In the area of spirituality, both in its restricted and its wider sense, I found these books particularly meaningful.
- Jim Forest, At Play in the Lion’s Den, A Biography of Daniel Berrigan. A well-written biography of Daniel Berrigan by a man who knew him well, supported all his causes, went to prison with him, but still kept a critical distance from him.
- Robert Ellsberg, Dearest Sister Wendy, A Surprising Story of Faith and Friendship. A delightful, warm, touching, intimate book, sharing some of the letters between the renowned art critic Wendy Beckett (who died in 2018), and Robert Ellsberg the publisher of Orbis Press. Their conversations touch on all points religious.

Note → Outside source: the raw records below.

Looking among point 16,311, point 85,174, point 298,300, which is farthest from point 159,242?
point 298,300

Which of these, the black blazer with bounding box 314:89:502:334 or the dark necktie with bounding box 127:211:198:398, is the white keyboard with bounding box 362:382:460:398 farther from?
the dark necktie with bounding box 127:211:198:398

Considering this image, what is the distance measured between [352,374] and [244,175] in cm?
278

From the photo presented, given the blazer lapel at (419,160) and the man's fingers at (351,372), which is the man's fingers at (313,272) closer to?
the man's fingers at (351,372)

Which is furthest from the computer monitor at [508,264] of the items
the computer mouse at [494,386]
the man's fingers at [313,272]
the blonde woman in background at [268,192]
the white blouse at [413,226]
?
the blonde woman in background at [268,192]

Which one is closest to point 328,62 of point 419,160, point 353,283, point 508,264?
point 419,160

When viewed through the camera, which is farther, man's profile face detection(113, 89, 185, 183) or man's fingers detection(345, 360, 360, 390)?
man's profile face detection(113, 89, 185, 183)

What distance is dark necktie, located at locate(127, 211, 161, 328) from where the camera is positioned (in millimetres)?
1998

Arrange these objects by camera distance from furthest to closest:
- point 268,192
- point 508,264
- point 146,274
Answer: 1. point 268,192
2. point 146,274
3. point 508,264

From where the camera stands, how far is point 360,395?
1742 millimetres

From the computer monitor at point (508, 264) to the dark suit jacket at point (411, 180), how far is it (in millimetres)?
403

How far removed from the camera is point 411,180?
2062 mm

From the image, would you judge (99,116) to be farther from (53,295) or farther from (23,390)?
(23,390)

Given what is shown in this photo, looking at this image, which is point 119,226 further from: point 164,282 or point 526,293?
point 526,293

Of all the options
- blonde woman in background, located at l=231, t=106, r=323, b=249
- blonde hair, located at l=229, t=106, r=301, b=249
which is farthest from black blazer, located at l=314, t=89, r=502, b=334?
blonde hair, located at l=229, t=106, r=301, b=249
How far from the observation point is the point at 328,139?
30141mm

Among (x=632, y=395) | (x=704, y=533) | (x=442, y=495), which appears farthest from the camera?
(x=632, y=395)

- Maria Ruiz Scaperlanda, The Shepherd Who Didn’t Run, Blessed Stanley Rother, Martyr from Oklahoma. A very good biography of Stanley Rother’s path to becoming a prophet and a martyr for the poor. Hagiography for today.

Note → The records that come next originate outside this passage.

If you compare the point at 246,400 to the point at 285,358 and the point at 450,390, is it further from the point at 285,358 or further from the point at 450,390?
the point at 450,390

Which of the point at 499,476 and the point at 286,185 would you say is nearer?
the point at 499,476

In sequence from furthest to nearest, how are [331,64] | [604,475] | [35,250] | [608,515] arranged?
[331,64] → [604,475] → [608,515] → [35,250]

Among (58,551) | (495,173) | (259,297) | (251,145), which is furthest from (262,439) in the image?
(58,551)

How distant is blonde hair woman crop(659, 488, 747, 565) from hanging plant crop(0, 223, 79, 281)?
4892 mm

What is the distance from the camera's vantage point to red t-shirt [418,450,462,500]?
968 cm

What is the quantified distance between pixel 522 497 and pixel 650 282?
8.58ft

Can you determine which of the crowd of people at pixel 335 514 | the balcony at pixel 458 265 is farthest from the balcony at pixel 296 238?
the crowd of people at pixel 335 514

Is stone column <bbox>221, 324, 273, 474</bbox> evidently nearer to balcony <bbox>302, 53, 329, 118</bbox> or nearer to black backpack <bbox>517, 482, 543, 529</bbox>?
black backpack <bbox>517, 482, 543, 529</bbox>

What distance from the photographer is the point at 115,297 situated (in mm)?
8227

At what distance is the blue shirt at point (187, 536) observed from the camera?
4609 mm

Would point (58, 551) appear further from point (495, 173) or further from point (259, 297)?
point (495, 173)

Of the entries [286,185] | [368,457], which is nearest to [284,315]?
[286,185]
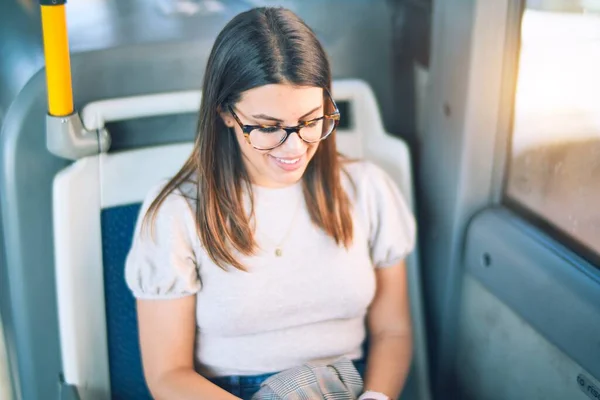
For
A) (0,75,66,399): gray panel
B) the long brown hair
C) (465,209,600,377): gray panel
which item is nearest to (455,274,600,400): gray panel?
(465,209,600,377): gray panel

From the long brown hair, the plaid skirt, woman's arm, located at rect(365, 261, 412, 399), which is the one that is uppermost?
the long brown hair

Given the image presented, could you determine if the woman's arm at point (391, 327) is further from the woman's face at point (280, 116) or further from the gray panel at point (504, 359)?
the woman's face at point (280, 116)

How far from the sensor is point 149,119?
5.67 ft

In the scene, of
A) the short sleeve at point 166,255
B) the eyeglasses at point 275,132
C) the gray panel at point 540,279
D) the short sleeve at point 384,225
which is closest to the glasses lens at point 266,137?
the eyeglasses at point 275,132

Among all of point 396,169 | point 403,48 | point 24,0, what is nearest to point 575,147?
point 396,169

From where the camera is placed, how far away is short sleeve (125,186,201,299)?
1.45m

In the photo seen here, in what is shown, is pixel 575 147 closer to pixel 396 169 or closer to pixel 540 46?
pixel 540 46

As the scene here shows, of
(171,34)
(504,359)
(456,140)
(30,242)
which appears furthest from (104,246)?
(504,359)

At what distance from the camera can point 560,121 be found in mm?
1543

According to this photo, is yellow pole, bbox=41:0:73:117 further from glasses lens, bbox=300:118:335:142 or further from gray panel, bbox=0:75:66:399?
glasses lens, bbox=300:118:335:142

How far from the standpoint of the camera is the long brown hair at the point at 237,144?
1.29 meters

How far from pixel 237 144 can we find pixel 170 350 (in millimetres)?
478

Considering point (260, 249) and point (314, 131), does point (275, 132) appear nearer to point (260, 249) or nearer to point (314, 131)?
point (314, 131)

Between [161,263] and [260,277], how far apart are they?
220 millimetres
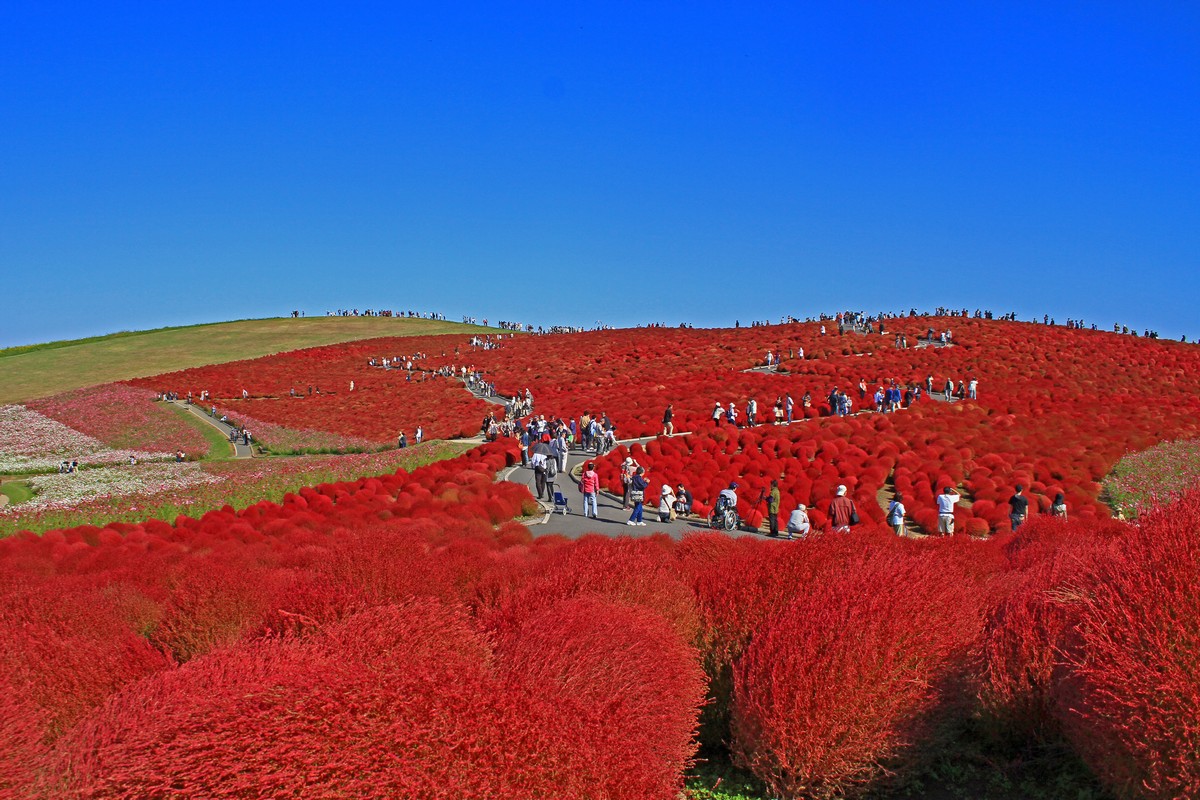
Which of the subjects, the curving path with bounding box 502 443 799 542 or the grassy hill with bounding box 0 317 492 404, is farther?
the grassy hill with bounding box 0 317 492 404

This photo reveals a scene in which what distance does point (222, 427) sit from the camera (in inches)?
2201

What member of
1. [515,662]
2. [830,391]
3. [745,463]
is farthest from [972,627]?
[830,391]

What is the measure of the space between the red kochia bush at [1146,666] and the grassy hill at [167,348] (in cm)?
7899

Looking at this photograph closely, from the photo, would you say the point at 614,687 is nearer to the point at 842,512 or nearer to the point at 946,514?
the point at 842,512

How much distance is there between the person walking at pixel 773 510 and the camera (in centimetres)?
2239

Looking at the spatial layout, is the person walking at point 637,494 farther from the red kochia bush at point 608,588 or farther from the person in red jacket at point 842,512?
the red kochia bush at point 608,588

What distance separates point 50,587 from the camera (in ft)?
38.6

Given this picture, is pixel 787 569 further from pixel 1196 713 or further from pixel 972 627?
pixel 1196 713

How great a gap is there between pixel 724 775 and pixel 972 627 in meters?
2.69

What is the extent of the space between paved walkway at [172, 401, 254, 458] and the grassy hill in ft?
53.6

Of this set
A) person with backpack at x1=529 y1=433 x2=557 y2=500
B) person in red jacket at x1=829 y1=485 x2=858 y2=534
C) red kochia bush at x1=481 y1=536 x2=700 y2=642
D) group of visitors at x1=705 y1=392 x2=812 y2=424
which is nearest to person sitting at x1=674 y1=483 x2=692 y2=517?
person with backpack at x1=529 y1=433 x2=557 y2=500

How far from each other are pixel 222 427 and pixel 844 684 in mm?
54668

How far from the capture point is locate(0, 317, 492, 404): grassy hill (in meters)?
80.5

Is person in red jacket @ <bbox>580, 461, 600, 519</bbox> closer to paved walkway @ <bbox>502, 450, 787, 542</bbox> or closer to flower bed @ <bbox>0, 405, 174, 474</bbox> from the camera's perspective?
paved walkway @ <bbox>502, 450, 787, 542</bbox>
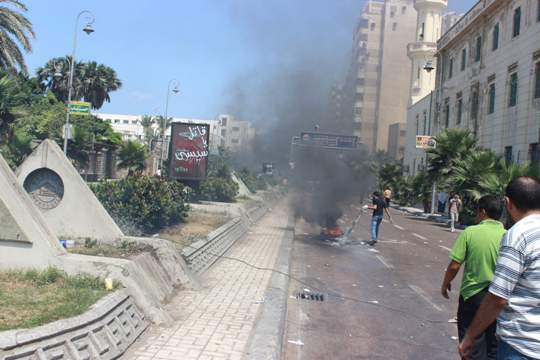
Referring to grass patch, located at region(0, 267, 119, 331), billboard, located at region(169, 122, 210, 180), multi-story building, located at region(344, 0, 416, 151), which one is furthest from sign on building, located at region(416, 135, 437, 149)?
grass patch, located at region(0, 267, 119, 331)

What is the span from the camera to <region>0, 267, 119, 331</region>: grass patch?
179 inches

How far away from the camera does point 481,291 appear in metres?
4.06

- Sherry Turkle, The Empathy Diaries. Sherry Turkle is a first-rate scientist and penetrating writer of soul. This is essentially an autobiography, but in sorting herself out, she helps us to do the same thing. The title of the book bespeaks its thesis.

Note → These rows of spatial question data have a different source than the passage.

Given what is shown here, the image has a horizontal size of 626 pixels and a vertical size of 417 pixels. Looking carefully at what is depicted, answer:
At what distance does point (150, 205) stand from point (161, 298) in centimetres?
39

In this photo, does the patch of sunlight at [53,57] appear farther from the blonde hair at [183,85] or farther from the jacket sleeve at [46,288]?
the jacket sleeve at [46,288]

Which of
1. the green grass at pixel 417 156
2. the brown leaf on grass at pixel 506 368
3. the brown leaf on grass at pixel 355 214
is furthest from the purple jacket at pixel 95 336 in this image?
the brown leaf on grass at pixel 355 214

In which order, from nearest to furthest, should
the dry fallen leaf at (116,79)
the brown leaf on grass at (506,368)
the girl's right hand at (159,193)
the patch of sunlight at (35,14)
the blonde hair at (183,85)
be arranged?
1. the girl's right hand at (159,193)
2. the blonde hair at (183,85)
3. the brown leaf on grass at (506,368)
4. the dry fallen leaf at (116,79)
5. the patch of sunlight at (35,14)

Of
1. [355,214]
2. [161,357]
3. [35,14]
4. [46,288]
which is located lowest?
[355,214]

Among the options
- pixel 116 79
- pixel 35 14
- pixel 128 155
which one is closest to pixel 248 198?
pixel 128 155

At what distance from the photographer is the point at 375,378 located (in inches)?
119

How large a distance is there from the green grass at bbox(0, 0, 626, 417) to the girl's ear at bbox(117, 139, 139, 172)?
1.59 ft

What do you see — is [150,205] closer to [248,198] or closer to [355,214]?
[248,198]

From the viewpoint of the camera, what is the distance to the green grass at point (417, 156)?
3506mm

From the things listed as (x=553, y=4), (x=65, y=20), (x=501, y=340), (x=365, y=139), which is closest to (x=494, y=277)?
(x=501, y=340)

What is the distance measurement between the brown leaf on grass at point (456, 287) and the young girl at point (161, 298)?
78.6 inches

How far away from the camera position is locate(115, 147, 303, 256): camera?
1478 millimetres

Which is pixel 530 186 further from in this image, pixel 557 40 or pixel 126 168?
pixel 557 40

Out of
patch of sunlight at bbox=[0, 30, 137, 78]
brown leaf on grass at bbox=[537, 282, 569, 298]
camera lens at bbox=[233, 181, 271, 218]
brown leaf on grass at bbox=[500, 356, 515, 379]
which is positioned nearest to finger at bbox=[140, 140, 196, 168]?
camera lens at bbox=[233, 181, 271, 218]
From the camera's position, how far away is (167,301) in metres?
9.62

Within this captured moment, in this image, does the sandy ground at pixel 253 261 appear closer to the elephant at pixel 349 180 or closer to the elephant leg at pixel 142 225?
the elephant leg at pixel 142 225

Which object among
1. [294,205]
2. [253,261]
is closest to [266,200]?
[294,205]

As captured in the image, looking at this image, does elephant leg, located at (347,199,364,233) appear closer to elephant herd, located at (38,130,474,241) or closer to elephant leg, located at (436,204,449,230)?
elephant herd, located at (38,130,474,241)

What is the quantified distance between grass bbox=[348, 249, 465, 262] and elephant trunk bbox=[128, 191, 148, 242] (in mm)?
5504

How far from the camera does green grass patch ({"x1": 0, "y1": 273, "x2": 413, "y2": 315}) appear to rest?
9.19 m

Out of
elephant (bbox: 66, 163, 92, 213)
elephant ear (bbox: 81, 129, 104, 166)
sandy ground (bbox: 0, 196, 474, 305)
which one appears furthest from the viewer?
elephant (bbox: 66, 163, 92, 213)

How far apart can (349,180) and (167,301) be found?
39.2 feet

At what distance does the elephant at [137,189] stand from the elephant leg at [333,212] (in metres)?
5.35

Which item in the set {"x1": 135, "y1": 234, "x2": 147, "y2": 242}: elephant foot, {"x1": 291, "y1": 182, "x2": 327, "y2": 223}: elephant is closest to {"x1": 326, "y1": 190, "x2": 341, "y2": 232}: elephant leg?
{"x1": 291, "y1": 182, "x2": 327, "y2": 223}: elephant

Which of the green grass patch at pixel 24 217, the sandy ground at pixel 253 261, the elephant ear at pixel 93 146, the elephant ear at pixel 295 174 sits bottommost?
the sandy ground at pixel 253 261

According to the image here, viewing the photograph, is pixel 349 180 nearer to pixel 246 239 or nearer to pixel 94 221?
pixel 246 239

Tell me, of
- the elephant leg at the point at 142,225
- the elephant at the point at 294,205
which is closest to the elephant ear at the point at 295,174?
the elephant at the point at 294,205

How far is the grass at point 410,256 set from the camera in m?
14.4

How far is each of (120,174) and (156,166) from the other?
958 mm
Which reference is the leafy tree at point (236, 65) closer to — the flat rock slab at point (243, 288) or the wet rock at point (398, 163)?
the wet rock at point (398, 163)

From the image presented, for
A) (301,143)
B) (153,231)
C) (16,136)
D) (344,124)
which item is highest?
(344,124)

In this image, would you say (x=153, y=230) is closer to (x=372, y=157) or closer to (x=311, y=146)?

- Amia Srinivasan, The Right to Sex – Feminism in the Twenty-First Century. A strong book that takes no prisoners. I don’t always agree with her on some major points, but she asks the right questions and answers many of them in a way that falls between the ideologies of both the right and the left.
- Jane Goodall & Douglas Abrams, The Book of Hope, A Survival Guide for Trying Times. Just the name, Jane Goodall, says why this book should be read. Abrams adds his own color, including the assertion that creating the human species may be the biggest mistake evolution ever made.
- Roosevelt Montas, Rescuing Socrates – How The Great Books Changed My Life and Why They Matter For A New Generation. This is a powerful apologia for liberal education, akin to John Henry Nouwen’s, The Idea of a University, save that Newman didn’t have to deal with the many hyper-sensitive contemporary critiques of classic Western thinkers.
Among the novels I read, three stand out.
- Sally Rooney, Beautiful World, Where Are You. Set in post-modern and (mostly) post-Roman Catholic Ireland, this novel chronicles the conversations (emails and texts) between two young, emotionally sensitive women. They are trying to make sense of their lives and of the times against the backdrop of a cultural Catholicism that still helps define who they are and a set of friends and a workplace that would define them in a new way. What comes after one lets go of an explicit faith, but is still struggling with an inchoate one?
- Valerie Perrin, Fresh Water for Flowers. A translation from French, this is a masterpiece, a work of art, a beautiful painting. Nothing much happens in this story, except that it is beautiful.
- Jeanine Cummins, American Dirt. Cummins received a lot of negative reaction to this book, not because it isn’t a well-written, gripping story, but because she, its author, is not Hispanic and thus her writing “someone else’s story” is considered by some to be both patronizing and a certain act of theft. Be that as it may, this is a gripping story of a mother and her young son facing death in Central America and fleeing for the USA border.
That’s ten, but there’s an honorable mention:
- Joyce Aitken, Sincere Condolences – What to Say When You Don’t Know What to Say. Aitken lost her husband to suicide and found that, in its wake, many people found it awkward to talk to her about it, even though that is exactly what she, in her grief, needed. The book is insightful and practical. Don’t we all find ourselves in situations that leave us awkward, not knowing what to say? As well, commenting on her inability to prevent her own husband’s suicide, she adds a line that needs to be heard by anyone who has ever lost a loved one to suicide: The Will to save a life does not constitute the Power to prevent a death.
These are my favorite ten books for 2022.